Frequently Asked Questions:

Who should I send my moth records to?

All moth records are managed by the County Moth Recorder.  Electronic records (e.g. Excel spreadsheets) can be sent by email direct to the county moth recorder.  Hand-written records should be sent to DGERC who will pass on all records direct to the county recorder.

What happens to the records?

Records are entered onto a computer system which is continually updated.  The County Recorder will verify all records and contact recorders if there are any queries about individual records.  Please do not take these queries as an insult. Data verification is very important to maintain an accurate record of the regions moths for future use of the data.  Where records are new to the region or are new to Scotland a specimen or good quality photo showing the relevant identification features should be made available. 

All records are entered onto a computer database which is maintained by the County Moth Recorder.  A copy of all local records is sent annually to the National Moth Recording Scheme. All records are also shared with the DGERC, the local records centre for the region, and made available for local decision making. 

What if I am uncertain about identifying a particular moth?

If you are unsure about the identification of a particular moth you should try to retain the specimen and get this confirmed by a more experienced recorder.  Moths can be retained alive in a pot in the refrigerator for several days allowing a second opinion to be gained.  Nonetheless some badly-worn specimens towards the end of their flight season can be particularly difficult to identify.

WHAT THIS EXERCISE ASKS:
**A)** According to the moth recording FAQ, how long can a moth be kept alive in a pot in the refrigerator?
**B)** Continue the moth recording FAQ from its last sentence, in the same question-and-answer format.

Saved data entries:

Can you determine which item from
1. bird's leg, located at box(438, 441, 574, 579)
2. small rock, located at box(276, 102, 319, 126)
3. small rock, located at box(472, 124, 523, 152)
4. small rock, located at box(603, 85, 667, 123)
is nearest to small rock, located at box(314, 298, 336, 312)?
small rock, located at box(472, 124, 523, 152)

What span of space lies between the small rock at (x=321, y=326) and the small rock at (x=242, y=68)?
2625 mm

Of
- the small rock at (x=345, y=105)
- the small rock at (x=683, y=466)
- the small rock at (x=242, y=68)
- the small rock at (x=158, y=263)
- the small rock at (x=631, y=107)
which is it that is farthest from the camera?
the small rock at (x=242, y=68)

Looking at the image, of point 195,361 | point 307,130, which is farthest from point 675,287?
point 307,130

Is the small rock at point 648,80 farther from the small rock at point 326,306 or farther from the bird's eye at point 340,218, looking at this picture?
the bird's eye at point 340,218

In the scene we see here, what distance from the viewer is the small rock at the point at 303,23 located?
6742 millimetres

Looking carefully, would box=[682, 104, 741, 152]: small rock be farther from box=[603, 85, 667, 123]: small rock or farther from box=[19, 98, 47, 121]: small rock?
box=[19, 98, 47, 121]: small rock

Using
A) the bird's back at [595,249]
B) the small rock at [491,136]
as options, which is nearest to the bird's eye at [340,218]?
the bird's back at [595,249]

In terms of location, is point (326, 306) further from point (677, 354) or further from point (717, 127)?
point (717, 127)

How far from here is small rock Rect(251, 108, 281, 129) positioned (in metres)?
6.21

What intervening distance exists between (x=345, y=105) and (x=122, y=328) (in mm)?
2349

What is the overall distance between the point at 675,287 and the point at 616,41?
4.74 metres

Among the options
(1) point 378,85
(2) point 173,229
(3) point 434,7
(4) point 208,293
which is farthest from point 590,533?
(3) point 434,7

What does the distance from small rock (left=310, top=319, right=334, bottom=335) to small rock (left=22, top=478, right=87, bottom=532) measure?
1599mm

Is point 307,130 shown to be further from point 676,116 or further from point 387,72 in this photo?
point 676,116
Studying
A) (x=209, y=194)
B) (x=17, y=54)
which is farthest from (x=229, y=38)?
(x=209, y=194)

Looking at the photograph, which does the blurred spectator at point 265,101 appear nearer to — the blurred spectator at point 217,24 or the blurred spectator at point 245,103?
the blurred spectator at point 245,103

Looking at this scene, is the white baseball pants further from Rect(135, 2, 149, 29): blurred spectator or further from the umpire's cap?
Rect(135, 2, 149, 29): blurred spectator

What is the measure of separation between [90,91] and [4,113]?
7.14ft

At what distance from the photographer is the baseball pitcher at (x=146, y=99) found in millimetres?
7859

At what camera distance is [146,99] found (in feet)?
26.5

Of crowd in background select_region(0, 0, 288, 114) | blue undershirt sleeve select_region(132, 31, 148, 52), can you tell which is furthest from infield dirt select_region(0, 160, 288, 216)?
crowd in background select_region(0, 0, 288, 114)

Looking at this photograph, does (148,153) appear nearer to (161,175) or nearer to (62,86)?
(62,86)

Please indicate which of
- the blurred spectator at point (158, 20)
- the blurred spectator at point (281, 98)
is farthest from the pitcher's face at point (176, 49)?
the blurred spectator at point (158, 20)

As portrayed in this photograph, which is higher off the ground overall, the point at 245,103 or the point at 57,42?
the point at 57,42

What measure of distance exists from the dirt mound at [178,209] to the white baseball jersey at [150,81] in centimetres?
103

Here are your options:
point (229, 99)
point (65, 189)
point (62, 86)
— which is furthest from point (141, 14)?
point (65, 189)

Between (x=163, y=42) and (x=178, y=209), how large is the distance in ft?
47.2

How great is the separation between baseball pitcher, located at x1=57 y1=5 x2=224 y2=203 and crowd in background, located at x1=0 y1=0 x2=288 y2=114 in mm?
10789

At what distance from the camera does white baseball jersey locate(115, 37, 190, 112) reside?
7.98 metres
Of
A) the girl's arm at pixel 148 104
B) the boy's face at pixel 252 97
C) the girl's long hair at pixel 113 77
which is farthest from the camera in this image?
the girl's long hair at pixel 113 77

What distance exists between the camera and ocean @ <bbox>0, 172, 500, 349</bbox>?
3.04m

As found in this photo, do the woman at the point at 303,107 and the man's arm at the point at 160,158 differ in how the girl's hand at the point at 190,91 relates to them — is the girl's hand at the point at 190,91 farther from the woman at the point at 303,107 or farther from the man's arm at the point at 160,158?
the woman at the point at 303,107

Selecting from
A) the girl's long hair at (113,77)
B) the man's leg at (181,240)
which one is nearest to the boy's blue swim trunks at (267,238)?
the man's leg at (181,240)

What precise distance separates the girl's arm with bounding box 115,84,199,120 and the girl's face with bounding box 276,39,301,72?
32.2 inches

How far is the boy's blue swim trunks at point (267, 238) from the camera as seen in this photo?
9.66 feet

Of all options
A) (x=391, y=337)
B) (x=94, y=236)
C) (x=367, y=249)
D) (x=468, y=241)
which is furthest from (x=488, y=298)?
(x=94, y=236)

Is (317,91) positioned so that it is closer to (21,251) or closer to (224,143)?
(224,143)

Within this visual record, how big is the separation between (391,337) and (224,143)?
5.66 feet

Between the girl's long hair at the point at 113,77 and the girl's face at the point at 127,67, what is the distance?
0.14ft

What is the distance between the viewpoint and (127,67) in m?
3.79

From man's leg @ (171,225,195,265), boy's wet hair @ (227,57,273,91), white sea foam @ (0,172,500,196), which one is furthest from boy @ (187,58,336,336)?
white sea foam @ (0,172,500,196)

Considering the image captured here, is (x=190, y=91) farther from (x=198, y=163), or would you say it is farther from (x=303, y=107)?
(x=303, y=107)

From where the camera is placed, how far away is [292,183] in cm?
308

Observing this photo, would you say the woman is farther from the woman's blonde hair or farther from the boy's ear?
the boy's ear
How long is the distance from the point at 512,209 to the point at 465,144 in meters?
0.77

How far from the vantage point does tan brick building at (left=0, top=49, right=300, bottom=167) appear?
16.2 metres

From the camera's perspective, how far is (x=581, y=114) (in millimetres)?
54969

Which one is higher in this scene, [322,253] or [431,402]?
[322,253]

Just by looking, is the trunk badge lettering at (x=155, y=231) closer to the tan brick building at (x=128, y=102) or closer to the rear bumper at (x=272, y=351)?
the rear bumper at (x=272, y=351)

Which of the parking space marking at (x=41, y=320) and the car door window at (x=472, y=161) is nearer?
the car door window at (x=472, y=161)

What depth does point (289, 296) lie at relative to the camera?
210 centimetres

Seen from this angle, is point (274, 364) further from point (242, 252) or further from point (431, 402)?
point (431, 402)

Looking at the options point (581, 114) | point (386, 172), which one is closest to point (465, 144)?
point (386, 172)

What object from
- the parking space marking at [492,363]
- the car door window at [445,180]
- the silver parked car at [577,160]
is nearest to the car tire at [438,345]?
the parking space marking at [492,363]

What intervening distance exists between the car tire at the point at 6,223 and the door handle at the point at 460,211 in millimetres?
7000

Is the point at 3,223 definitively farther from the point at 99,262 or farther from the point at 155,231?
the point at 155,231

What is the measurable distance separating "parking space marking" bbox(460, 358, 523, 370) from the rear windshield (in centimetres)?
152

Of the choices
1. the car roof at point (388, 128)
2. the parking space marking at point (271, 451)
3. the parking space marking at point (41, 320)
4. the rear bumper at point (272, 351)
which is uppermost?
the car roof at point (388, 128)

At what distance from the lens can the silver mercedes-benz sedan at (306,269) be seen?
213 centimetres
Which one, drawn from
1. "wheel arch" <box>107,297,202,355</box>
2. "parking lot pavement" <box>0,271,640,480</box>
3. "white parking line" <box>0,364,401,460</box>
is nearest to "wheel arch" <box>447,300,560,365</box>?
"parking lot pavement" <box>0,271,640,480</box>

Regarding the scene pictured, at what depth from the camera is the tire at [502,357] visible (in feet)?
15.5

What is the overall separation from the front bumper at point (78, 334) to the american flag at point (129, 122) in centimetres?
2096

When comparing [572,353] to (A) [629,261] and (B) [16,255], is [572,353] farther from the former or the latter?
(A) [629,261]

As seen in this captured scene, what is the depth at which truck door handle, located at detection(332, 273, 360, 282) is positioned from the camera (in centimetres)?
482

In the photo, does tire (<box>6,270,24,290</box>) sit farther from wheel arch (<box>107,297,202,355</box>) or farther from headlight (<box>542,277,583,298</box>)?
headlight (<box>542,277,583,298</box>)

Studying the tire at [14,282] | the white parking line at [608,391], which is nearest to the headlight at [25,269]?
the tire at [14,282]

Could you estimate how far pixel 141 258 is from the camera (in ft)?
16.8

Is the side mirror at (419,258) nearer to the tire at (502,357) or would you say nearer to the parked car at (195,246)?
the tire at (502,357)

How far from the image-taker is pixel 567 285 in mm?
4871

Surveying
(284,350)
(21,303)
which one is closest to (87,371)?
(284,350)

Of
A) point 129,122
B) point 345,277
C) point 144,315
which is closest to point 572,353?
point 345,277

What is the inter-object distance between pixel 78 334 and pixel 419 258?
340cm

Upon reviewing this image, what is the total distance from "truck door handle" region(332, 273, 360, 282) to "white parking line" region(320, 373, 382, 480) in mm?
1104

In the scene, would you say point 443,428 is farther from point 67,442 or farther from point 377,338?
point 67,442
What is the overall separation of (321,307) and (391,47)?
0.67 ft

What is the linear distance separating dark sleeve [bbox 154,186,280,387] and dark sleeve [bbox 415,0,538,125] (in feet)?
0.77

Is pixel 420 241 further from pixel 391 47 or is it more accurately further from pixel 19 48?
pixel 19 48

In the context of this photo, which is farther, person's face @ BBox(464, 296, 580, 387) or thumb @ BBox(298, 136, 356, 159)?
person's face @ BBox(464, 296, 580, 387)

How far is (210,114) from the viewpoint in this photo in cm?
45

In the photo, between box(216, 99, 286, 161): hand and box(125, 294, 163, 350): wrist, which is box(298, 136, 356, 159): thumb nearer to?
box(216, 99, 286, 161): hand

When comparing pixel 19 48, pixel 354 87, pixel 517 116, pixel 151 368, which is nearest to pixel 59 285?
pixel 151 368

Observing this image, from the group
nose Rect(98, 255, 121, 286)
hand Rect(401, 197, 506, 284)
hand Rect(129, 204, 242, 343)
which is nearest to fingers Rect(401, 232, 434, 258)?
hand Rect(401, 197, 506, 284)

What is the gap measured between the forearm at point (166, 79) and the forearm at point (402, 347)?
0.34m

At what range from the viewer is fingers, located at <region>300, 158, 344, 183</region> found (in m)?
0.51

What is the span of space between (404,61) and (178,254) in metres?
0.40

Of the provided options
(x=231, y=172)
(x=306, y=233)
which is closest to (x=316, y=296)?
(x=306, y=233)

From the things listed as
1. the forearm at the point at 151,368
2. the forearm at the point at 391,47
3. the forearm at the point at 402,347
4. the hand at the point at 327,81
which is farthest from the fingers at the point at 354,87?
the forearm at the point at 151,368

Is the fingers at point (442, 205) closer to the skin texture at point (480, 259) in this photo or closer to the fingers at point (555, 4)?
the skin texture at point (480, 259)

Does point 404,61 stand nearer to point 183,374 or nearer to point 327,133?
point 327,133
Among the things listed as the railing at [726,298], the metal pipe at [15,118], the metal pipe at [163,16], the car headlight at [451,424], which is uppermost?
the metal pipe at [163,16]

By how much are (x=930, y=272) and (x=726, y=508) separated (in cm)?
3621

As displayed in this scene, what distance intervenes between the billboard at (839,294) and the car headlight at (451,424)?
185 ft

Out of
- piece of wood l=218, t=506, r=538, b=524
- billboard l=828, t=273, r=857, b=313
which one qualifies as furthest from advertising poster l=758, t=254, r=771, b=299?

ANSWERS FOR THIS EXERCISE:
**A)** For several days.

**B)**
With ever-improving technology, digital photos can often substitute for a live specimen.  Photos can be sent to the county moth recorder or direct to DGERC.  Alternatively there are numerous online groups and forums on which you can post photos and ask for help with identification.  The Scottish Moths Yahoo! group is watched by many national experts and is an excellent place to learn about what is being seen in other parts of Scotland.  Locally, the DGERC wildlife recording Yahoo! group is open to anyone to discuss wildlife recording issues in Dumfries and Galloway and members will happily help to identify mystery moths. 

It is worth noting that that not all species can be easily identified.  These 'critical species' should be examined very carefully and most modern guidebooks give information about these.  An example would be the pug moths, which are very tricky and new recorders should seek advice from other experienced recorders until they become more familiar with them.  Some species cannot  currently be identified accurately from their markings alone.  This includes a number of species often found in gardens, and positive identification of these can only be achieved at the larval stages or through dissection and examination of the genitalia under a microscope. A list of the local species that fall into this category is as follows:

 Record as
 The Ear/Crinan Ear/Large Ear/Saltern Ear Amphipoea agg.
 Common Rustic/Lesser Common Rustic  Mesapamea agg.
 Grey Dagger/Dark Dagger Acronicta agg.
 November Moth/Pale November Moth/Autumnal Moth/Small Autumnal Moth Epirrita agg.
 The Rustic/The Uncertain Hoplodrina agg.
 Marbled Minor/Rufous Minor/Tawny Marbled Minor Oligia agg.
 Square-spot Dart/White-line Dart/Coast Dart Euxoa agg.

If you wish to kill a moth to retain as a specimen, a simple and humane way to do this is to place it in a pot in the freezer.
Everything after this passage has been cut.